_本文:_
• • • •
このコラムでは、仕事でも友人や恋人との関係においても行き詰まりを感じてきたADHDの女性・リョウさん(30代前半・独り暮らし)のお話を続けています。
前回までにリョウさんは、二番目の女として甘んじてきた彼との関係を再構築し、お互いが向き合える関係になったところでした。今回は、リョウさんの育った家庭に目を向けます。(リョウさんは架空の人物です)
リョウさんは現在独り暮らしをしていますが、もう長い間実家に帰ることはありませんでした。なぜなら、両親との折り合いがあまりよくないからです。昔から母親とぶつかることが多く、父親は育児に無関心で遠い存在のように感じていました。そのため、実家に帰っても、全く安らげず、どんどん足が遠のいていたのです。
リョウさんの母親は、保険の外交員をしていました。性格はとても明るくて、知らない人ともすぐに仲良くなれる、社交的な人でした。反面、家の中のことはなおざりで、夕食はたいてい買ってきたお総菜。リョウさんには母親にたくさんかまってもらった記憶が少ないのです。小学生の頃も、忘れ物はないかとか、宿題をしたかどうかなどを確認されたことはありませんし、よそのお母さんのように夏休みの工作を手伝ってくれたことなど、一度もありません。当時は、それが普通だろうと育って来たリョウさんでしたが、その後よその家庭のことを聞いて驚き、「私ってもしかしたら母親から愛されていなかったのかな」と愕然(がくぜん)としたといいます。
• • • •
_課題:_
**1.** 本文をもとに、次の問いにそれぞれ短く答えてください。
(a) リョウさんは現在、どのような暮らしをしていますか。
(b) リョウさんの母親の職業は何ですか。
(c) リョウさんの家の夕食は、たいてい何でしたか。
**2.** 小学生の頃のリョウさんに対して、母親が一度もしなかったこととして本文に挙げられているものを、すべて書き出してください。
**3.** リョウさんの育った家庭を扱った本文を、最後の文の後から書き継いでください。
この後のデータは本文とは別の資料です。
• • • •
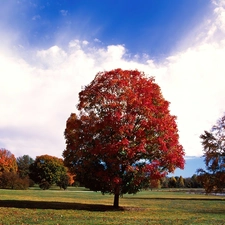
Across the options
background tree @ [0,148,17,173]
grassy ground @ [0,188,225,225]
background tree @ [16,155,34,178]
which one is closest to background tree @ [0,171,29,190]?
background tree @ [0,148,17,173]

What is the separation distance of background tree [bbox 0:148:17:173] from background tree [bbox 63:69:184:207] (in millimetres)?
75936

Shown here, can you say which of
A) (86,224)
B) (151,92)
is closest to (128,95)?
(151,92)

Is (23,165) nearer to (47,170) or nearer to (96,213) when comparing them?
(47,170)

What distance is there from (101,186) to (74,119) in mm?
7175

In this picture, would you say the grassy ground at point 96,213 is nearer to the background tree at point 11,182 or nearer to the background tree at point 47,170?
the background tree at point 11,182

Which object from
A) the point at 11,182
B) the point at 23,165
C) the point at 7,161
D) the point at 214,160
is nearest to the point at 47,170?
the point at 7,161

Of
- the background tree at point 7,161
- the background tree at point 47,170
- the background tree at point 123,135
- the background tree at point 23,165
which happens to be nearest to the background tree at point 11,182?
the background tree at point 7,161

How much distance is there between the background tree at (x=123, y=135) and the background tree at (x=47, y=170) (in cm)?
7662

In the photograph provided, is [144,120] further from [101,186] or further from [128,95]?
[101,186]

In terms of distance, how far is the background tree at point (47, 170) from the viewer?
105956mm

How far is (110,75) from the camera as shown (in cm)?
3175

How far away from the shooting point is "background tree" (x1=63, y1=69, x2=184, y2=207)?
29.3 meters

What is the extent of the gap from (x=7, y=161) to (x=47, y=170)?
13.4 meters

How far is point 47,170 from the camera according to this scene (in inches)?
4190
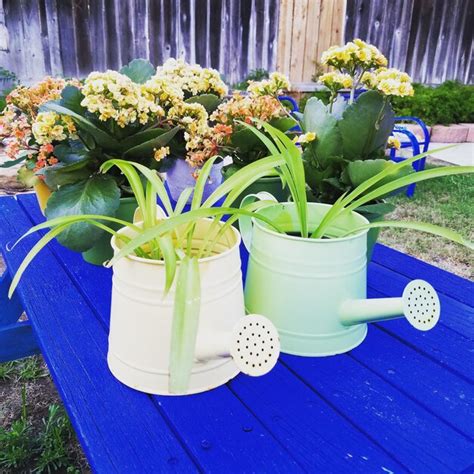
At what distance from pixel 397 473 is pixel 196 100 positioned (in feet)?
3.17

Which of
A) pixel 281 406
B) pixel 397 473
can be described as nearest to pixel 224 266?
pixel 281 406

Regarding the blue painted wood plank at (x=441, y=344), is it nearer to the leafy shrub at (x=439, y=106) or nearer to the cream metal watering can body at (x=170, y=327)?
the cream metal watering can body at (x=170, y=327)

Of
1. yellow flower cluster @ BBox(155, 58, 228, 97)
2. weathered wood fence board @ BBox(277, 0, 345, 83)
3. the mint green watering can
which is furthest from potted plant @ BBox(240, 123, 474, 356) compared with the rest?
weathered wood fence board @ BBox(277, 0, 345, 83)

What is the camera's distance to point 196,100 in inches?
50.3

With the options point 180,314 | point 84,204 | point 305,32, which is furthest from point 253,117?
point 305,32

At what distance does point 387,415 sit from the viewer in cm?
68

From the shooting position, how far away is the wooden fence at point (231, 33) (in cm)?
480

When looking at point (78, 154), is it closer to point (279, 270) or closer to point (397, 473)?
point (279, 270)

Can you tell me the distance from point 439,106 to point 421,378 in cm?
559

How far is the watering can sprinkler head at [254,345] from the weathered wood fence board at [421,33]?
624cm

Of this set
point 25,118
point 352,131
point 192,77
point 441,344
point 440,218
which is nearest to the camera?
point 441,344

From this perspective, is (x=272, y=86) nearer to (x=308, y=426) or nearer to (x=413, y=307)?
(x=413, y=307)

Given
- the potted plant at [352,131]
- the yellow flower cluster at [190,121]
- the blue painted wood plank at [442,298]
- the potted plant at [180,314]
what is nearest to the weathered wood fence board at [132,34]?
the yellow flower cluster at [190,121]

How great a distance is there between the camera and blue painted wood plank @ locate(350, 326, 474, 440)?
688 millimetres
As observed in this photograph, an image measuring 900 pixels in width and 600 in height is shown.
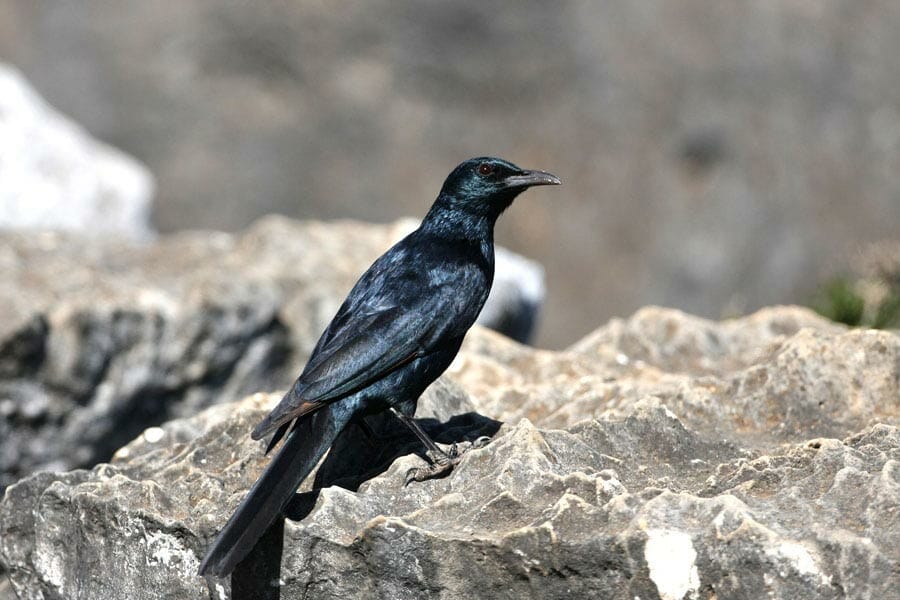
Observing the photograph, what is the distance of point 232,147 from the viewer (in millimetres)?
10977

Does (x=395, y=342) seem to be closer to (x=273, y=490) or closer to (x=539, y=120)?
(x=273, y=490)

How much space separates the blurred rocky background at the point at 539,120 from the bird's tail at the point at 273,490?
685cm

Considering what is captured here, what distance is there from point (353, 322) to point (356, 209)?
21.8ft

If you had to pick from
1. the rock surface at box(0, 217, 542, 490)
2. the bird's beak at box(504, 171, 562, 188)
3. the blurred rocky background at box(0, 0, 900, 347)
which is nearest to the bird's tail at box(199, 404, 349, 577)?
the bird's beak at box(504, 171, 562, 188)

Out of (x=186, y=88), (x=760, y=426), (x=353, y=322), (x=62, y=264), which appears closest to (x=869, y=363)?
(x=760, y=426)

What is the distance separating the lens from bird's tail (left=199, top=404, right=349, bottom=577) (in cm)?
366

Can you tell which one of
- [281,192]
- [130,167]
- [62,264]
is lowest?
[62,264]

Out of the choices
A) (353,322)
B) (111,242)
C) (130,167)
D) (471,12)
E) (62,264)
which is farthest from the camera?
(471,12)

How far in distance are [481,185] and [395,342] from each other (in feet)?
3.02

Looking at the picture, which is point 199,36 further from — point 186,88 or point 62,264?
point 62,264

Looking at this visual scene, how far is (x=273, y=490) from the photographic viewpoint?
3.81 m

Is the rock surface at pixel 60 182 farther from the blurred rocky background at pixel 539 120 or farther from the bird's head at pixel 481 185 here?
the bird's head at pixel 481 185

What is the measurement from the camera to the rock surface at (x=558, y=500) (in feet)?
11.4

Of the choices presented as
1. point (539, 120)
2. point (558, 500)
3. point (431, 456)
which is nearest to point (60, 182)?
point (539, 120)
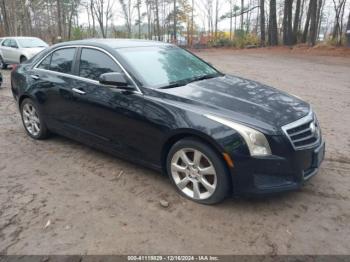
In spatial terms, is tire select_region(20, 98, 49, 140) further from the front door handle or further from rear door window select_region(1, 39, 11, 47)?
rear door window select_region(1, 39, 11, 47)

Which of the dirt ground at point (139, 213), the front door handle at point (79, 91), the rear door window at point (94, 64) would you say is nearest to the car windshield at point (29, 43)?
the dirt ground at point (139, 213)

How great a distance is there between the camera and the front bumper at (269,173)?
121 inches

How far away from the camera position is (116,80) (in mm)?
3738

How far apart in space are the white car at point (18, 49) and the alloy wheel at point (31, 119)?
1019 cm

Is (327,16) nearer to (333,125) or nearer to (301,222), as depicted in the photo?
(333,125)

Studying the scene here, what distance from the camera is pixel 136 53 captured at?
4.23m

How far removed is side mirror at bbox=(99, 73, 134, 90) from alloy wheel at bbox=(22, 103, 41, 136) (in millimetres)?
2051

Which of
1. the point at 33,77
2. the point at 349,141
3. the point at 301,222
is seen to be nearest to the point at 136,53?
the point at 33,77

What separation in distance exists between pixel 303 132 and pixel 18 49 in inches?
577

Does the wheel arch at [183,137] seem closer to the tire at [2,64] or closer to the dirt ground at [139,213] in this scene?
the dirt ground at [139,213]

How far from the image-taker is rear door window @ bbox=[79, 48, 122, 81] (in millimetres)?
4118

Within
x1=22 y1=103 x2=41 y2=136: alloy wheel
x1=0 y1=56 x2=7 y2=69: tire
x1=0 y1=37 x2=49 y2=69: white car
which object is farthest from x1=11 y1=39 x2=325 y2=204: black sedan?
x1=0 y1=56 x2=7 y2=69: tire

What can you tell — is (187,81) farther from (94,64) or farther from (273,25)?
(273,25)

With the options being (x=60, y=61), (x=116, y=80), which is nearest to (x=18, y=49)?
(x=60, y=61)
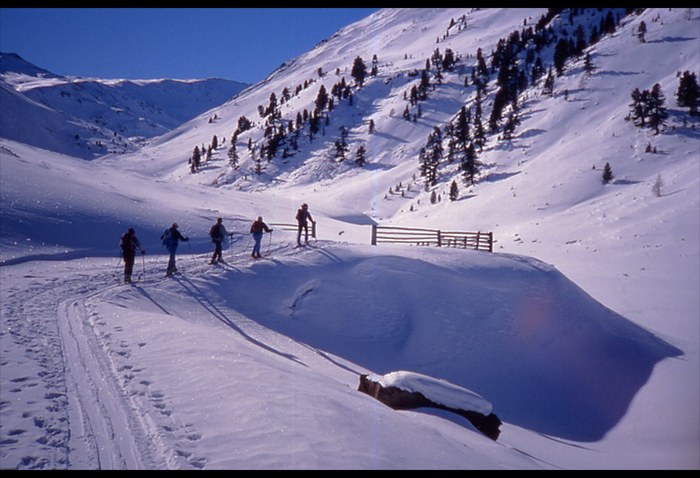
• • • •
_解答:_
**1.**
(a) 独り暮らし
(b) 保険の外交員
(c) 買ってきたお総菜

**2.**
・忘れ物はないかの確認
・宿題をしたかどうかの確認
・夏休みの工作の手伝い

**3.**
一方で、母親は全く家庭を顧みなかったわけではなく、毎年のように、大晦日になると突然おせち料理の準備を始めるのですが、正月までに準備が整わず、バタバタ、イライラしていました。そんな様子を端から見ているとリョウさんもイライラしてきて、些細なことをきっかけに二人はイライラを爆発させてしまい、大げんかに発展してしまうといったパターンが常態化していました。
5年前の大晦日にはそれまでにないほど強い母親との衝突がありました。それ以来、リョウさんは実家に帰っていません。
そんなある日、リョウさんのもとに実家の妹から連絡がありました。父親が事故に遭ったというのです。リョウさんは慌てて5年ぶりに帰省し、病院へかけつけました。
慌ててかけつけた病院では、リョウさんの妹がひとりで父親に付き添っていました。
父親の命に別条はありませんでしたが、右足を負傷してしまい、しばらく入院するということでした。母親はというと、携帯電話を家に忘れたまま営業先を回っているため、朝から連絡がとれず、先ほどようやく連絡がついて、今こちらに向かっている最中だとのことでした。リョウさんは母親に対して腹立たしい気持ちになりました。
リョウ 「どうして肝心な時に、連絡がとれないの!」
いつもいつもそうでした。母親はおっちょこちょいで、いつも自分のことで精一杯。肝心な時に、何かが抜けているのです。
しばらくして母親はかけつけてきました。汗びっしょりで、気が動転している様子でした。営業先から必死でかけつけたようで、髪の毛はボサボサで、息は上がっています。久しぶりに会ったリョウさんには目もくれず、「よかった、よかった、無事で!ごめんね、ごめんね」と涙ぐみながら父親に駆け寄りました。
リョウさんは気持ちがおさまらず、母親にこういいました。
リョウ 「ねえ、いつも携帯ちゃんと持って行ってって言ってるじゃない!こんなこともあるんだから、いざってときに全然連絡つかないじゃない!」
職場でも友達との間でも見せないような、感情的なリョウさんがそこにはいました。母親が相手だと、どうにも我慢ができなくなるのです。
母親もリョウさんの怒りに触れて、同じようにカッとなったようです。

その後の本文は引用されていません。